■ **CONSIGNES**:
1. Imprimez le passage de l'extrait source qui s'ouvre sur les mots contenant « Alors que les » et s'achève sur « visionner chez vous. ».
2. Quelle date figure en tête de l'extrait source ?
3. Dans l'extrait source, relevez les qualificatifs qui suivent directement « des films » dans la phrase sur les sorties en DVD, jusqu'à la virgule placée avant « impossibles ».

■ **EXTRAIT SOURCE**:
_ _ _

En attendant la suite…

Le 26 mars 2020

Alors que les salles de cinéma sont provisoirement fermées, on peut se consoler avec quelques DVD. Une consolation parfaitement possible. En effet, certaines firmes ou maisons de production semblent mettre un point d’honneur à sortir en DVD des films anciens, rares ou complètement oubliés, impossibles à voir en salles et qui ne passent jamais à la télévision. Depuis quelques mois, cette tendance semble s’accélérer. Parmi ces œuvres enfouies tout au fond de la mémoire du cinéma et qui sont aujourd’hui disponibles sur les rayons de nos magasins, il est difficile de faire un choix. En voici cinq parmi d’autres, des films que vous aurez peut-être plaisir à visionner chez vous.

_ _ _

■ **DONNÉES AFFICHÉES**:
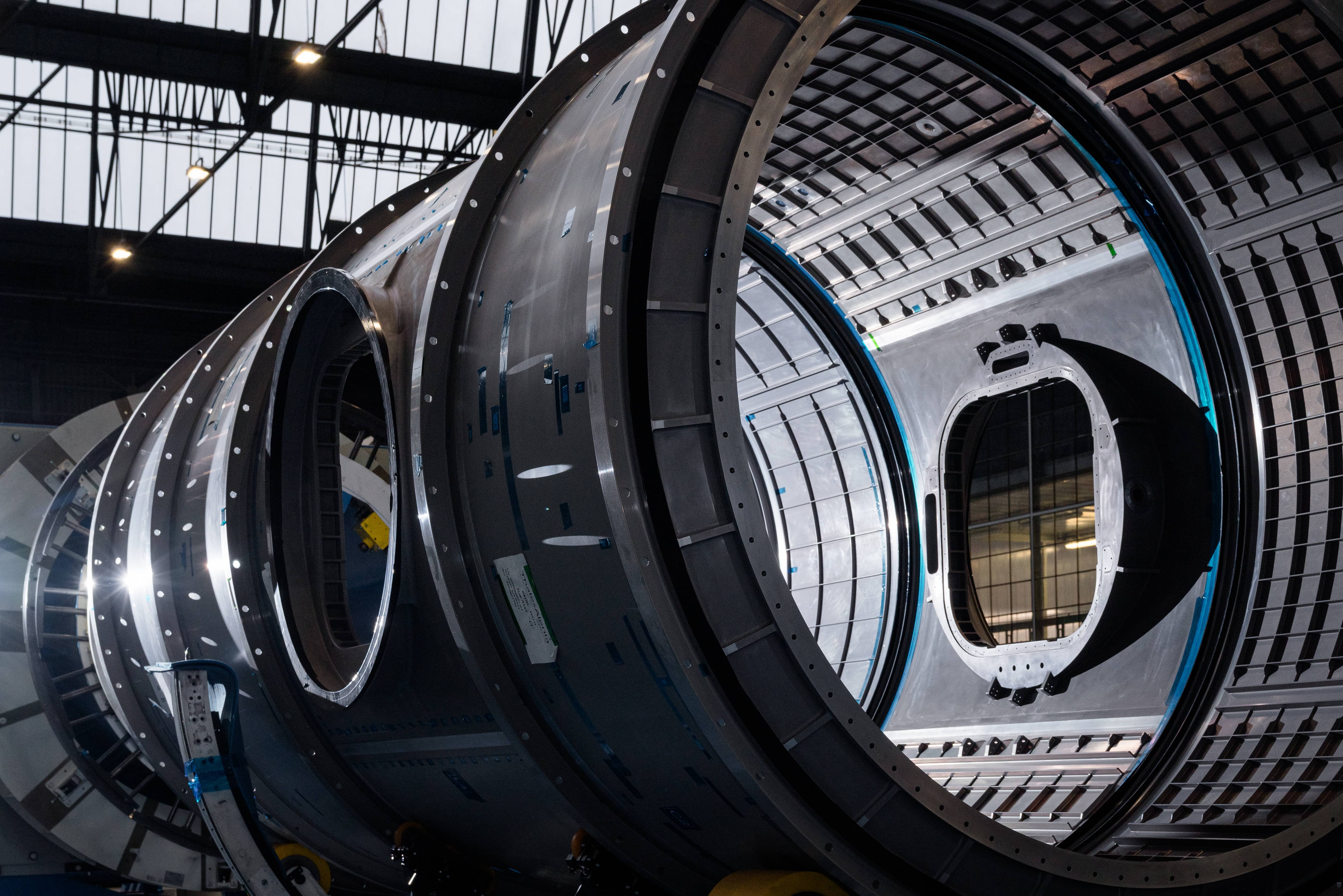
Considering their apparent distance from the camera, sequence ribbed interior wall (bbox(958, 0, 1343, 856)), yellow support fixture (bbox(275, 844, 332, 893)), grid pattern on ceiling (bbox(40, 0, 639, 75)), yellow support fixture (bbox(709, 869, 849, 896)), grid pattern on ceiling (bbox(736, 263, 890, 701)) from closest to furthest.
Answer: yellow support fixture (bbox(709, 869, 849, 896)), yellow support fixture (bbox(275, 844, 332, 893)), ribbed interior wall (bbox(958, 0, 1343, 856)), grid pattern on ceiling (bbox(736, 263, 890, 701)), grid pattern on ceiling (bbox(40, 0, 639, 75))

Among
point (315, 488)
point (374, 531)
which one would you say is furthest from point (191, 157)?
point (315, 488)

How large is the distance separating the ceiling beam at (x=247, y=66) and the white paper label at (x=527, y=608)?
57.6 feet

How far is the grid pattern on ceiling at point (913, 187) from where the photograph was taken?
326 inches

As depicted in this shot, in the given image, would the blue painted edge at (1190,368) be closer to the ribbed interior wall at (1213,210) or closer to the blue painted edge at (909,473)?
the ribbed interior wall at (1213,210)

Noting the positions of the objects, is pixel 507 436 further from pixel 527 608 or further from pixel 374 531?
pixel 374 531

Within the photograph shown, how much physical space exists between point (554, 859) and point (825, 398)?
6464 millimetres

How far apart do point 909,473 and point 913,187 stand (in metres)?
2.58

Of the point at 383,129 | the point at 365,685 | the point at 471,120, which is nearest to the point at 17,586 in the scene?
the point at 365,685

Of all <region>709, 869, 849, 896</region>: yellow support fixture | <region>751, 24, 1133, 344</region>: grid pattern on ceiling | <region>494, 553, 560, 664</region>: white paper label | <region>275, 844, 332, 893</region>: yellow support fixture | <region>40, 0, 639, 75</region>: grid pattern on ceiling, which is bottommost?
<region>275, 844, 332, 893</region>: yellow support fixture

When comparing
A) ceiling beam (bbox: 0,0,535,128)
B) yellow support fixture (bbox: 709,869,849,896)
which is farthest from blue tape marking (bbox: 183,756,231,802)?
ceiling beam (bbox: 0,0,535,128)

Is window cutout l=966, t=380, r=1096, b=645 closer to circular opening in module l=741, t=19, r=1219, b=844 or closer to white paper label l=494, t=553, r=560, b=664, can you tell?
circular opening in module l=741, t=19, r=1219, b=844

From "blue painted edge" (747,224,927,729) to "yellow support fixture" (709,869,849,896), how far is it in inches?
255

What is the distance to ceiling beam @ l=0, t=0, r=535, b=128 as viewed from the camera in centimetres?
1978

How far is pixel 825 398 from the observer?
35.5ft
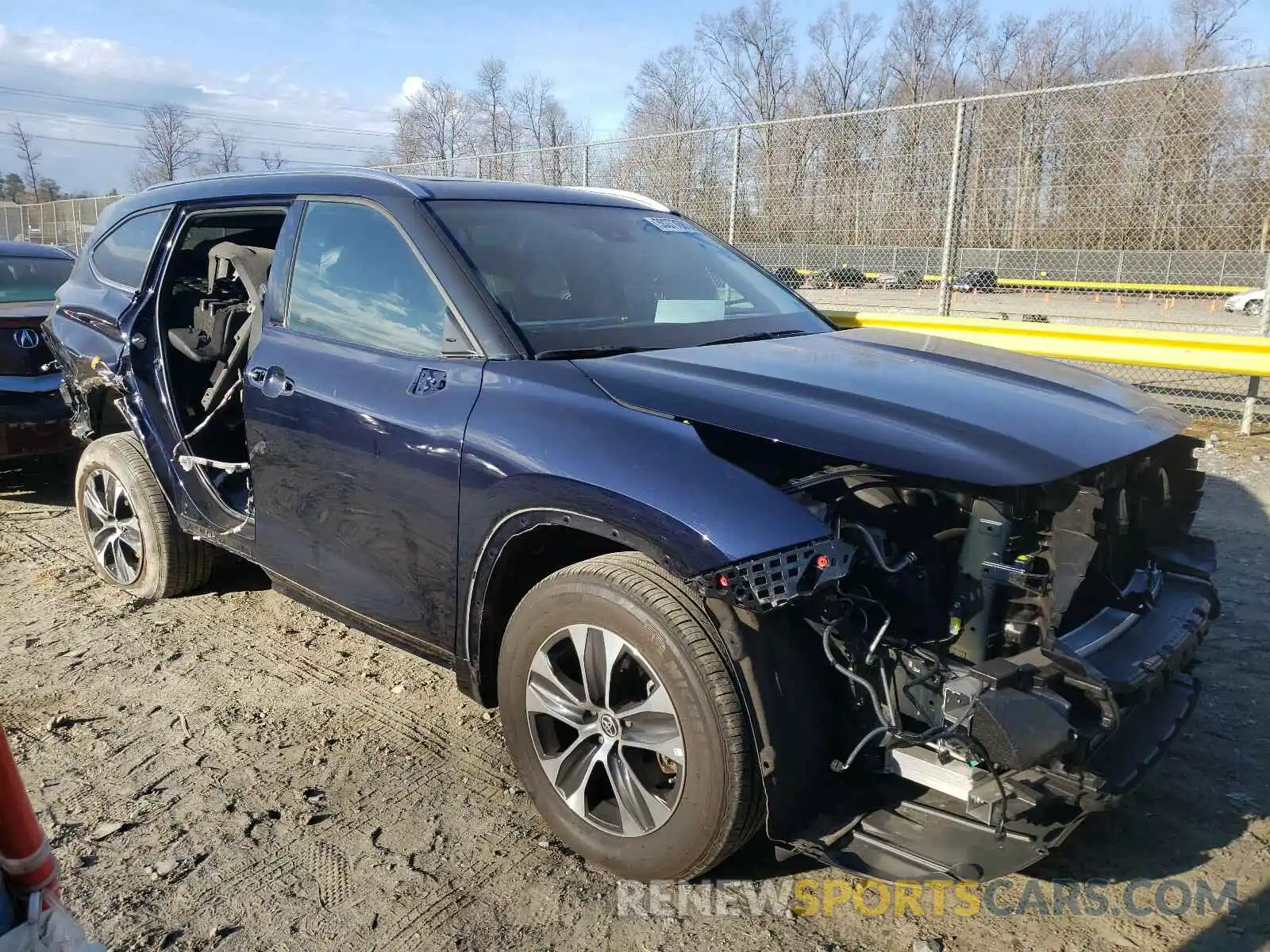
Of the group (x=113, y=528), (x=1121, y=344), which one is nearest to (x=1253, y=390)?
(x=1121, y=344)

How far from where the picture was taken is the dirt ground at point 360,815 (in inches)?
94.1

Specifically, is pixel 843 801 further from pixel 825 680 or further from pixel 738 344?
pixel 738 344

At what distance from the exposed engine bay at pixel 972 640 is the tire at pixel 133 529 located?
129 inches

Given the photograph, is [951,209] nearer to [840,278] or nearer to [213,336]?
[840,278]

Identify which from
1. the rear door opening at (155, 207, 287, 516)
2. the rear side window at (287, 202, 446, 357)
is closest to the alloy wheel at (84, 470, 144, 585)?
the rear door opening at (155, 207, 287, 516)

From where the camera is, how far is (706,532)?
2223 millimetres

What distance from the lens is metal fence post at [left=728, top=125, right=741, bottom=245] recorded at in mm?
9594

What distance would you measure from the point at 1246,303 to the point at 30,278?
12.0 meters

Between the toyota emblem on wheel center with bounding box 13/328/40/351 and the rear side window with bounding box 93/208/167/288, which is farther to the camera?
the toyota emblem on wheel center with bounding box 13/328/40/351

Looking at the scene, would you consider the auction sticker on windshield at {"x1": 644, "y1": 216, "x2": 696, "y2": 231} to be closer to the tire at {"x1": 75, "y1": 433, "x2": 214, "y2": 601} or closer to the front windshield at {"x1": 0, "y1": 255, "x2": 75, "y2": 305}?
the tire at {"x1": 75, "y1": 433, "x2": 214, "y2": 601}

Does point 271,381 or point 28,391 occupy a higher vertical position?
point 271,381

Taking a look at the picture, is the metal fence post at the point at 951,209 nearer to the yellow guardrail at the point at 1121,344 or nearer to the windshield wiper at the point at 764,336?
the yellow guardrail at the point at 1121,344

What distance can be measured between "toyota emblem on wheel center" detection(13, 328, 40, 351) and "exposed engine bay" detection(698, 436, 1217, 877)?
19.5ft

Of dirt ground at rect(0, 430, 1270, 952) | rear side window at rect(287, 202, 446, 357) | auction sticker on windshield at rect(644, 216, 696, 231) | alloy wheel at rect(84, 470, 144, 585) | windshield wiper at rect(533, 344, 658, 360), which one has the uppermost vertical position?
auction sticker on windshield at rect(644, 216, 696, 231)
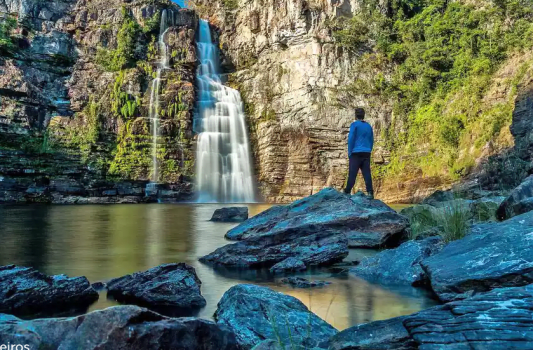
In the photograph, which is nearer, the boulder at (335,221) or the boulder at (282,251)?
the boulder at (282,251)

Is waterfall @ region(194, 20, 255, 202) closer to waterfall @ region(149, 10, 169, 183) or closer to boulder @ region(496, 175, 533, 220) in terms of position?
waterfall @ region(149, 10, 169, 183)

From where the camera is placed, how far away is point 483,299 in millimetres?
1823

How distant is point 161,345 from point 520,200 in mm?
4415

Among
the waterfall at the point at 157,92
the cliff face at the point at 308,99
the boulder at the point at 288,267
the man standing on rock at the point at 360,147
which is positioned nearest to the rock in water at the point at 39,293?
the boulder at the point at 288,267

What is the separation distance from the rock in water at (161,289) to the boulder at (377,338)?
141 centimetres

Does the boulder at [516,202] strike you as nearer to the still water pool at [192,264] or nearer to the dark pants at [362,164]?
the still water pool at [192,264]

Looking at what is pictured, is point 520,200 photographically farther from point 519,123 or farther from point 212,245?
point 519,123

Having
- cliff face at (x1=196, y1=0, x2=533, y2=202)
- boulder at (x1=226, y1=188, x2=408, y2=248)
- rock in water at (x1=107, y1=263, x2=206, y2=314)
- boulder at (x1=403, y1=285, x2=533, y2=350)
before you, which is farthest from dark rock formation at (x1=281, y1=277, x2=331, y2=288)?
cliff face at (x1=196, y1=0, x2=533, y2=202)

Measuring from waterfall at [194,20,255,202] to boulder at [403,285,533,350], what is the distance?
2774 centimetres

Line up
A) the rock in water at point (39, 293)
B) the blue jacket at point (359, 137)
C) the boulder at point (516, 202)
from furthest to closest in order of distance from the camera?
the blue jacket at point (359, 137) → the boulder at point (516, 202) → the rock in water at point (39, 293)

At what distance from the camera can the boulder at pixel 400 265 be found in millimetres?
3465

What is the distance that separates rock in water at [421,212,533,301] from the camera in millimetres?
2533

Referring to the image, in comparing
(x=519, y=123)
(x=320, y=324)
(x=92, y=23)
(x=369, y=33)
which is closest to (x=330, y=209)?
(x=320, y=324)

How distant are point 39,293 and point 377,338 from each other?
7.92 ft
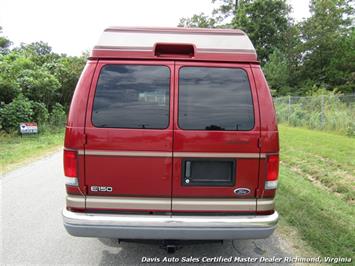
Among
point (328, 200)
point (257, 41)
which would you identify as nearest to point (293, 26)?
point (257, 41)

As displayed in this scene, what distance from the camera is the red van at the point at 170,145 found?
3.06 m

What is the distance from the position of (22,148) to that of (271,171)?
11035 mm

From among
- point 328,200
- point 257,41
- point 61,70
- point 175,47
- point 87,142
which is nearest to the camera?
point 87,142

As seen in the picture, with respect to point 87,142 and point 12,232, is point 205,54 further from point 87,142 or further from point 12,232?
point 12,232

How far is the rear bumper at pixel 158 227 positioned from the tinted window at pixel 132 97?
88 centimetres

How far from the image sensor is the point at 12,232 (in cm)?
441

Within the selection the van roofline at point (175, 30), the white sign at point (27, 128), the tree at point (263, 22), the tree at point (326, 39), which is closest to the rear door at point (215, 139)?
the van roofline at point (175, 30)

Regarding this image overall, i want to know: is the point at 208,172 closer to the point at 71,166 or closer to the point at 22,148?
the point at 71,166

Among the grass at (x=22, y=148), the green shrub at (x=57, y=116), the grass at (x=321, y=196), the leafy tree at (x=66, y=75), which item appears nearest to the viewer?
the grass at (x=321, y=196)

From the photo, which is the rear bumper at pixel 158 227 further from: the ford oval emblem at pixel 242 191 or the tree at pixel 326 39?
the tree at pixel 326 39

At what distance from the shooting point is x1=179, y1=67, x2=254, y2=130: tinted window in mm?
3111

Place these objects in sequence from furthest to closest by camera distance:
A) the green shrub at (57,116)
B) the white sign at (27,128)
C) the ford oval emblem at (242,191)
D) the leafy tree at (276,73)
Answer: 1. the leafy tree at (276,73)
2. the green shrub at (57,116)
3. the white sign at (27,128)
4. the ford oval emblem at (242,191)

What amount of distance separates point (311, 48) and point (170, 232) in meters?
43.3

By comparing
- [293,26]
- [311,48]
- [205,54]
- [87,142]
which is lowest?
[87,142]
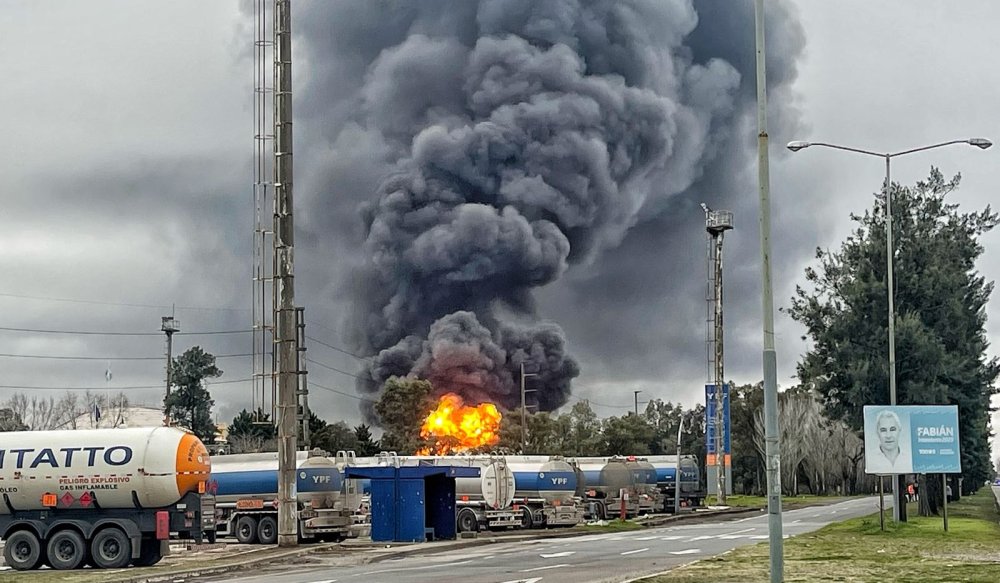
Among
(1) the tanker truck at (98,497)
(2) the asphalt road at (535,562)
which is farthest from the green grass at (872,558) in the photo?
(1) the tanker truck at (98,497)

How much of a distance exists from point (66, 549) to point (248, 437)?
72.3 meters

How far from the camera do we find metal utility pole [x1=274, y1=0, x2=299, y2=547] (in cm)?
4212

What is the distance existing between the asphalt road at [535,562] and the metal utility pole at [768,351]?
520 centimetres

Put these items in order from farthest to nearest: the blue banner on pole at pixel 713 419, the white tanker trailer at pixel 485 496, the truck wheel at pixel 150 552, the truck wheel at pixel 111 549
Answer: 1. the blue banner on pole at pixel 713 419
2. the white tanker trailer at pixel 485 496
3. the truck wheel at pixel 150 552
4. the truck wheel at pixel 111 549

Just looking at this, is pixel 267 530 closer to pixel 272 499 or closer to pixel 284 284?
pixel 272 499

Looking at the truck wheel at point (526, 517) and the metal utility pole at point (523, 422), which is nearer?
the truck wheel at point (526, 517)

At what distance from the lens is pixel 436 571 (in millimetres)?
30797

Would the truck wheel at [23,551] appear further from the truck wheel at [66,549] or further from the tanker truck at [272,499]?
the tanker truck at [272,499]

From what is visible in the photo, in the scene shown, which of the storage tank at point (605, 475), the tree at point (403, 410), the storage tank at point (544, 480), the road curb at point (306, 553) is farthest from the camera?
the tree at point (403, 410)

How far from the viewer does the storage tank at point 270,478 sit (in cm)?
4800

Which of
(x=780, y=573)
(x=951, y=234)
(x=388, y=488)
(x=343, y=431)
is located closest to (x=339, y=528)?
(x=388, y=488)

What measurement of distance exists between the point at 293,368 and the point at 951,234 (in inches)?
1441

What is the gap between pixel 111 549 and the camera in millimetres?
35875

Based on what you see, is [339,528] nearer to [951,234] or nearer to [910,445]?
[910,445]
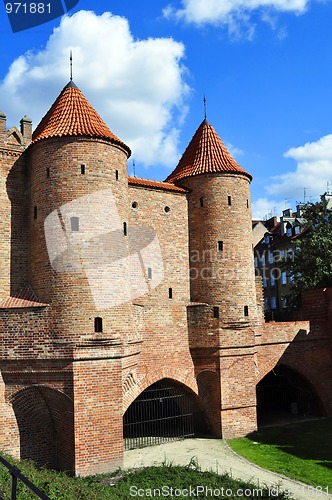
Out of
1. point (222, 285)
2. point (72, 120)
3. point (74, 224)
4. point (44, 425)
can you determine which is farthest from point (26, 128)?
point (44, 425)

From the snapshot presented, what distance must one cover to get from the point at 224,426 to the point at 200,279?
5.66 meters

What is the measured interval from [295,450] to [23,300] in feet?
34.6

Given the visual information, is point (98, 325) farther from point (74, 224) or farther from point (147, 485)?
point (147, 485)

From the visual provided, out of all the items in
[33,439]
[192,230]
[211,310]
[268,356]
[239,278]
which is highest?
[192,230]

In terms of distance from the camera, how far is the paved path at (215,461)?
13.1 m

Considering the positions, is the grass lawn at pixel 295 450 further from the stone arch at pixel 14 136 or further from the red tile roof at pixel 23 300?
the stone arch at pixel 14 136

_ _ _

■ **RÉSULTATS**:
1.
Alors que les salles de cinéma sont provisoirement fermées, on peut se consoler avec quelques DVD. Une consolation parfaitement possible. En effet, certaines firmes ou maisons de production semblent mettre un point d’honneur à sortir en DVD des films anciens, rares ou complètement oubliés, impossibles à voir en salles et qui ne passent jamais à la télévision. Depuis quelques mois, cette tendance semble s’accélérer. Parmi ces œuvres enfouies tout au fond de la mémoire du cinéma et qui sont aujourd’hui disponibles sur les rayons de nos magasins, il est difficile de faire un choix. En voici cinq parmi d’autres, des films que vous aurez peut-être plaisir à visionner chez vous.

2. Le 26 mars 2020.

3. anciens, rares, complètement oubliés